MySQL groupwise maximum

Question

EDIT UPDATE: Turns out I have version 5.7 so Window Functions are not an option in order to find a solution.

SHOW VARIABLES LIKE 'version';
+---------------+------------+
| Variable_name | Value      |
+---------------+------------+
| version       | 5.7.21-log |
+---------------+------------+

Description of the problem: I have a ternary relationship table between offers, skills and profiles. That ternary relationship has an attribute, ranking.

I have a skill table where I can see the skill's name.

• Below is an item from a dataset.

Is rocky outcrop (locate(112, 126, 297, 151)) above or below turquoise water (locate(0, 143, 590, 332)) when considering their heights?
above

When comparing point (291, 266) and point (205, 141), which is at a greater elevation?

Up untill now I had to do two queries:

1) Give me the top 10 ranked skills per profile:

SELECT DISTINCT ternary.id_skill, skill.name_skill, ranking_skill
FROM ternary
INNER JOIN skill ON skill.id_skill=ternary.id_skill
WHERE ternary.id_perfil= #IntNumber#
GROUP BY ternary.id_skill
ORDER BY ternary.ranking_skill DESC
LIMIT 10;

2) For a list of ID skills, give me if they appear in any profile, and how many times they do appear.

SELECT DISTINCT ternary.id_profile, nombre_profile, COUNT(DISTINCT ternary.id_skill) AS matching
FROM ternary
INNER JOIN profile ON ternary.id_profile=profile.id_profile
WHERE ternary.id_skill= '858534430'
  OR ternary.id_skill= '3213227'
  OR ternary.id_skill= '3254818'
GROUP BY(ternary.id_profile)
ORDER BY matching DESC;

In that last query a problem has been identified: It "searches" for a skill appearing at any point for a profile. Since it is possible for a profile to have thousands of skills, it can be misleading, due to what we want to achieve I now need to only "search" when it's one of the top 10 skills of ANY profile. But only in top 10.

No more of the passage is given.